Doing things right, as mentioned above, includes choosing a suitable development model, developing an effective process, etc. We should not use Scrum because others use it, but analyze the main problems in our own R&D (process), how to solve them, whether there is a ready-made framework to solve them, and whether they need to be improved or changed.
(Whether the method is correct, this picture can arouse your thinking)
Doing things correctly means solving problems with a systems engineering approach, good systematic thinking, structured thinking, and also going through the basic process of problem analysis and solution such as "goal setting - problem analysis - solution design - evaluation index establishment - multiple solution evaluation - choosing the best solution." If you want to study Guide to the Systems Engineering Body of Knowledge, there are 1100+ pages, and I guess you don't have time.

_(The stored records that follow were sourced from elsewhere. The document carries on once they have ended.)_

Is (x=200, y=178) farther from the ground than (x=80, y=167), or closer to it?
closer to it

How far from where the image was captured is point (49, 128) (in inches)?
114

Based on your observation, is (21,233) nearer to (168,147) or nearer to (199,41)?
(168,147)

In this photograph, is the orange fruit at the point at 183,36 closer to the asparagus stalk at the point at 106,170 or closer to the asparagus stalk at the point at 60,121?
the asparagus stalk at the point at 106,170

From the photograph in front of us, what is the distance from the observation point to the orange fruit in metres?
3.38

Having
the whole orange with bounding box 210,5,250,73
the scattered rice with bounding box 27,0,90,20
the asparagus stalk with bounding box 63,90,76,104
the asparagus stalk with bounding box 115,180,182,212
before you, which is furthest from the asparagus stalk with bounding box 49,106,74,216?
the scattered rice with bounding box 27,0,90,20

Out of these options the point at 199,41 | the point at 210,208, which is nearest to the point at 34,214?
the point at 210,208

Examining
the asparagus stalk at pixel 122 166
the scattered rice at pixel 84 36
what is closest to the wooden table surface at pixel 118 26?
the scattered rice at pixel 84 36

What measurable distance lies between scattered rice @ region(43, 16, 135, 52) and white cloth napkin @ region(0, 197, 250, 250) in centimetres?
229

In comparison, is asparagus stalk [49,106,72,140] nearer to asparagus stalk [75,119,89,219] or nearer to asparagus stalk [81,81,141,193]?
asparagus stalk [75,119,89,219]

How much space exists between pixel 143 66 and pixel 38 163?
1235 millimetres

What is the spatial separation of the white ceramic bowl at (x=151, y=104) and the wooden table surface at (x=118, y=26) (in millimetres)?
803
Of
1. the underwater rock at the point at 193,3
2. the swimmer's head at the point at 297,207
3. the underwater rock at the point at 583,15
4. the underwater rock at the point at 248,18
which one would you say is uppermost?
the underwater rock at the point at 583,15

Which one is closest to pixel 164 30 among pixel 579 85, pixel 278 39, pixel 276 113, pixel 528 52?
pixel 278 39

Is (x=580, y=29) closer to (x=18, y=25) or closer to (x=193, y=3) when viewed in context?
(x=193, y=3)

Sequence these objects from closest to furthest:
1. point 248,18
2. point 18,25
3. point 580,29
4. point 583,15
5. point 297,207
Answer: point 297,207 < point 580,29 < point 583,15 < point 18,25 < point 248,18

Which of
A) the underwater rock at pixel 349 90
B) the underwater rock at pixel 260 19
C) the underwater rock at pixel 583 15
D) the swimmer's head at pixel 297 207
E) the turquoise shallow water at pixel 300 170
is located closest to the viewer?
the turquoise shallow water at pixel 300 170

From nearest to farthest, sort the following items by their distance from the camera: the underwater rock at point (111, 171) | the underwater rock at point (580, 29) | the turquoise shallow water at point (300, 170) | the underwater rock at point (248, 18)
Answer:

(System engineering method)
The method is superior to the tool, and the tool is the solidification of the method. We need to develop suitable methods before developing easy-to-use and efficient tools. For example, Google's R & D efficiency has only three primary technical measures:
- Using a monolithic repository (manage most of the company's codes);
- Using the efficient declarative definition, Bazel builds that support accurate testing;
- Trunk-based development.
Although the software system is very complex, it is often caused by our failure to do things correctly. If it is a legacy system and there is not much good way to do it, we can refactor it slowly, or if the old system does not move, we will rewrite a new one. In the future, we need to think all the time:
- High cohesion and low coupling.
- Design/programming for reliability.
- Design/programming for performance.
- Design for flexibility.
- Letting others understand code is more important than writing code.

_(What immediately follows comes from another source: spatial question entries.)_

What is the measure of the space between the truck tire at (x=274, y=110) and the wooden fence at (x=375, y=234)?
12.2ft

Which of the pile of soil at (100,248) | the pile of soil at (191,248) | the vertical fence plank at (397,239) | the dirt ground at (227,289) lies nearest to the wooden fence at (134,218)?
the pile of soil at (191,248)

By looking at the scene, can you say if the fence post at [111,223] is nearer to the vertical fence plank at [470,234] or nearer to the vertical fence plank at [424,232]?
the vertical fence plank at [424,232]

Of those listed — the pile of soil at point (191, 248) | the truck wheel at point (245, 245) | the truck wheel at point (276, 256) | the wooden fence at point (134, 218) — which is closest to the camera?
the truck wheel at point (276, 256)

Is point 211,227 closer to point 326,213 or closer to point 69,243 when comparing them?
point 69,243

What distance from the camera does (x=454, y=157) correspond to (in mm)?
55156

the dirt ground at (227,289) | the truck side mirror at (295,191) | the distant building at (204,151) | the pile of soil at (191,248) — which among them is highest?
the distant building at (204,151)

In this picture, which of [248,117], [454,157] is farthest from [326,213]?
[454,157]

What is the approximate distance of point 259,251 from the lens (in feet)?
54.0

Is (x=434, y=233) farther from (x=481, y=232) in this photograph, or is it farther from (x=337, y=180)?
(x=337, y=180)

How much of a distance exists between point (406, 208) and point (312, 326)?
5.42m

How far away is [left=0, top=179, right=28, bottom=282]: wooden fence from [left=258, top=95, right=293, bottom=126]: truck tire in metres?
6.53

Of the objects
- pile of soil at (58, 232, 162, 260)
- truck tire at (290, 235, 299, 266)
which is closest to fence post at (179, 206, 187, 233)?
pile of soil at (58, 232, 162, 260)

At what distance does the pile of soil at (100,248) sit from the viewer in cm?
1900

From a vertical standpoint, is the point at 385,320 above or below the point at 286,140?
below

Then there is always the right way to do things. Moreover, humans have 53 years of software engineering experience and lessons (although human beings have amnesia) and the accumulation of thousands of people working in software development. Many excellent practices can be tried, and most of the work has excellent practice references instead of relying on their inventions and creations, let alone constantly digging and filling holes.
6. The Underlying Logic Layer 4: Pursuing Speed/Efficiency
If you recruit the right people and train them well, you can almost do the right things and do things correctly.

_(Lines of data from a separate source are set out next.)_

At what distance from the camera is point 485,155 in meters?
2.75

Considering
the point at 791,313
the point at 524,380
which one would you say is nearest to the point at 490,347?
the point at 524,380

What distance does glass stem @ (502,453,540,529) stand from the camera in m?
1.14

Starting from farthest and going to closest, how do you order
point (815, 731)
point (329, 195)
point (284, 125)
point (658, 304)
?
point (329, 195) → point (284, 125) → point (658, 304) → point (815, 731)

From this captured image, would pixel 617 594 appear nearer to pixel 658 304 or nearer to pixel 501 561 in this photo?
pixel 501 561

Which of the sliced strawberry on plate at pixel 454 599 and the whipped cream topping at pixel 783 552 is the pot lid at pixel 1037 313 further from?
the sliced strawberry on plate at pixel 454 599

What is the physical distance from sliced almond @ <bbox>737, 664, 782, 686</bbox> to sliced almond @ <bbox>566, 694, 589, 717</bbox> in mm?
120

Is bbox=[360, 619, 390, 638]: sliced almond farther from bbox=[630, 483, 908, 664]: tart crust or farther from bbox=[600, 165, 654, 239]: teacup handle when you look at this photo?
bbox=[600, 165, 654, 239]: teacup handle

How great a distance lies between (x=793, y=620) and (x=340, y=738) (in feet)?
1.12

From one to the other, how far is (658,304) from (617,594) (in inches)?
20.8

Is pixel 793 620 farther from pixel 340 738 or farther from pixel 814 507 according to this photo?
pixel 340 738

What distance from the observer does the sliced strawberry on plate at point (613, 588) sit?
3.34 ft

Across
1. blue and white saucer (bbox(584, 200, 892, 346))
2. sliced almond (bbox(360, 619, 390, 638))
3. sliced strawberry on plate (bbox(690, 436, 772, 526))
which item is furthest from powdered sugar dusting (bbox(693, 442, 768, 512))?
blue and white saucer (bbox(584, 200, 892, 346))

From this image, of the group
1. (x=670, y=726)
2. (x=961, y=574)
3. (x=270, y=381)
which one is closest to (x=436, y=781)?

If it doesn't work, some ideas and methods are mentioned above for reference. Achieving "doing the right thing, doing things correctly," the effectiveness has been very high. Of course, we are not satisfied. We need to improve the effectiveness of research and development continuously. At this time, the following three things need to be done:
- Implement R&D effectiveness metrics;
- Continuously improve the process, and the closed-loop feedback cycle becomes shorter and more accurate;
- We need to continue technological innovation or introduce new technologies (such as AI technology) and improve the R & D platform and DevOps toolchain, which may include the process of "curing, breaking, curing again, breaking again."
Suppose we use the language of the underlying logic. In that case, it can be summed up in one phrase - continuous reflection, continuous innovation, and continuous improvement - the goal is to ensure organizational consistency, do the right things consistently, do things right, and produce the flywheel effect.